19 December

What Love Looks Like: Melissa, Georgianna, Juan

by Jon Katz

There are people like me who struggle to find and show love, and people like Melissa, who practically bursts with love, and can life people up in ways I can’t or don’t know how to do.

People like Melissa struggle with life sometimes but are blessed in at least one way: they are doing what they ought to be doing; they love what they do. I had a window into that love today.

It is common during the holidays to come across residents who sit alone and cry. It isn’t that they are unhappy at the Mansion, they say, it’s just that the holidays remind them of what they have lost and will never have again: a life with their families, the chance to cook and serve their loved ones, a life with their animals, in their houses, in their lives.

No facility can replace all that.

Yesterday and this morning, I came across the gregarious and always cheerful Georgianna, she was sitting alone in the corner of the Great Room, and I saw the tears streaming down her face.

“Is this about missing your family around the holidays?” I asked, knowing the answer. She said yes. “I’m lucky to be here, ” she said, “but I miss my family so much around Christmas.”

I asked if I could help, but she shook her head, and I knew better than to try to talk her out of it.

Active listening teaches that this is an inadequate response. Because what’s hurting her isn’t going to get better, and she knows it. It would be a lie to say otherwise.

Suddenly, Melissa came swooping up to us with her big smile and high energy – we are pretty good friends, the two of us – and wrapped Georgianna in her arms and said, “honey, you have a sad face. Let’s go upstairs. I want to wash your hair, do your nails, put some fresh make-up on.”

This is what I love about these aides. Somebody always notices, somebody always helps.

Georgianna lit up; she said she would love that, she erupted into a big broad smile. It would never have occurred to me to suggest that to Georgianna, and she and I talk all the time. Nor would I have known how to do it, or been comfortable doing it.

Mellissa practically carried Georgianna upstairs. When I came back to the Mansion later to drop off some large-sized bras and teach my Meditation Workshop (I’m good at this), Georgianna looked fresh and younger and was her self.

“I feel a lot better,” she said, smiling again. I’m sure she was still sad, but she had found herself. I think we all need to be cared for sometimes.

More than once, I’ve seen Melissa sitting down in front of an unhappy resident – I saw it again this afternoon, and she gets close and looks them in the eye and says “okay, what can I do for you to make this better?”

And she always finds something. She has the most precious heart.

I sat with Melissa at the Christmas Party, and I asked her about her response to Georgianna in the morning.

She says when the female residents are down, they love being cared for, they love having their hair and nails done and getting their faces made up. “It makes them feel alive and loved again,” she said, smiling that huge smile.

This, I thought, is how love works, how a great heart can work miracles.

Melissa never runs from trouble; she rushes to it.  And I know she has been struggling; lately, life with two kids in a big apartment is expensive, and she does not make a lot of money.

So this week, I got to do something for her.

During the first snowstorm we had a month ago, I saw Melissa getting out of her car in a sweatshirt.

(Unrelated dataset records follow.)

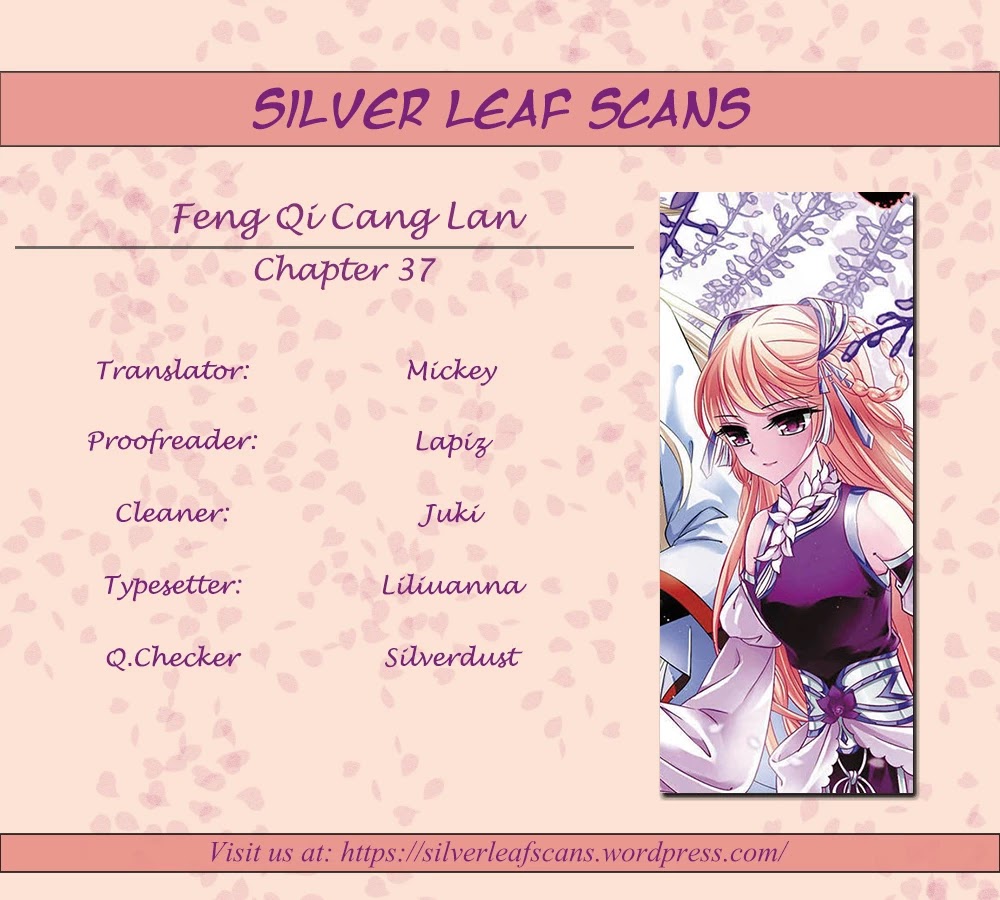 Feng Qi Cang Lan Chapter 37 page 2 - Chapter 37: I'm Taking Care of this Matter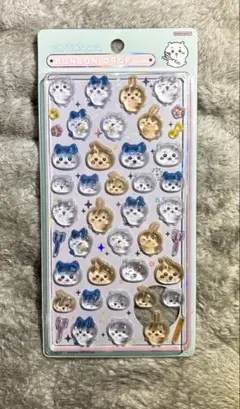 ★24時間以内発送 ボンボンドロップシール 正規品 ちいかわ ハチワレ うさぎ★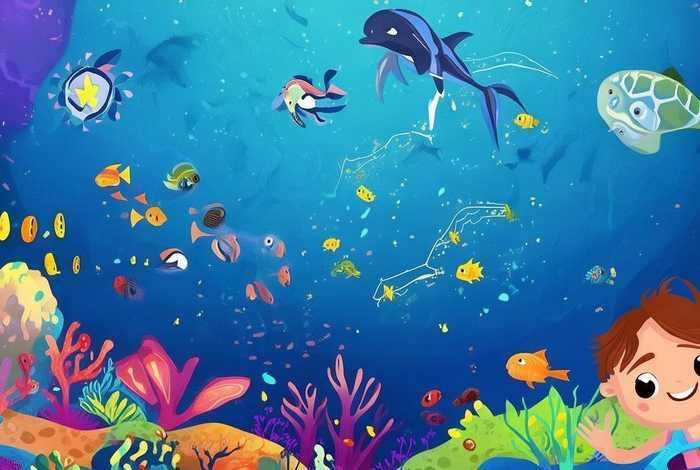 儿童有声故事海洋故事（幼儿小百科海洋的声音故事）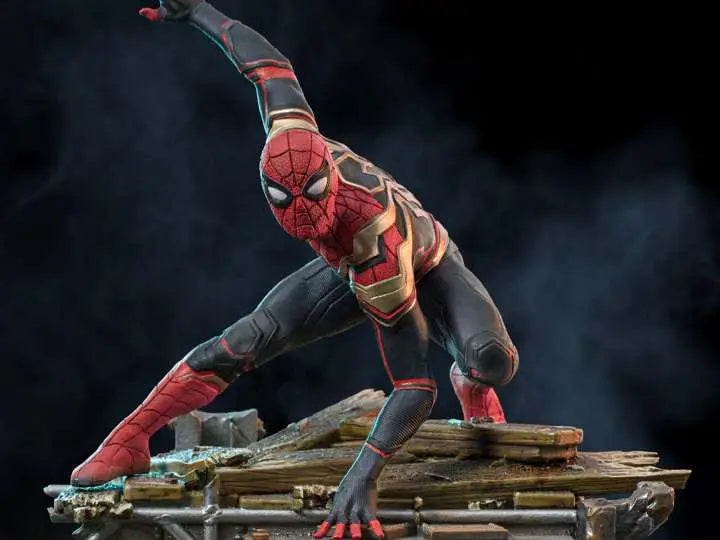 SPIDER-MAN NWH SPIDER-MAN 1 1/10 Estatua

It was 8 degrees outside.

I asked her if she had a winter coat, and she said no, she didn’t need one. But her son Juan did, she said, he had to walk to school in the morning and had nothing worn to wear. I asked if I could buy him a coat, and she hesitated and then said yes. She couldn’t turn that down.

I knew Melissa was having a rough time – she is an uncomplaining single mother with two children – so I send Juan a winter coat, and he loved it.

I also send both of them winter boots. I kept sending her winter coats I bought at consignment stores and online, but she kept sending them back to me. They didn’t fit, or she didn’t need them, or I had already done enough.

I knew her well enough to know she didn’t want to take advantage of me.

She would accept help for her son, but not for herself. I told her I wasn’t going to quit that I was just as stubborn as she was, but I wasn’t sure.

When I saw a forecast a week or so ago predicting a week of bitter cold and storms, I tried one more time and got a fitting black down coat. Shopping for bargains online, I got a reasonable price for the coat it was on sale, $140, half the price it would have cost on L.L. Bean.

I didn’t hear anything from Melissa, but the day the big weekend storm broke last week, she texted me this photo of her and her son Juan in the middle of the storm, wearing their coats and boots.

Wow, did that feel good.  Nobody could work harder or do more good than Melissa.

She ought to be warm, at least. I send Juan a neat Leggo castle set, which should arrive just after Christmas. That ought to tick her off. Yeah…

Thanks to all of you for giving me the support to do this.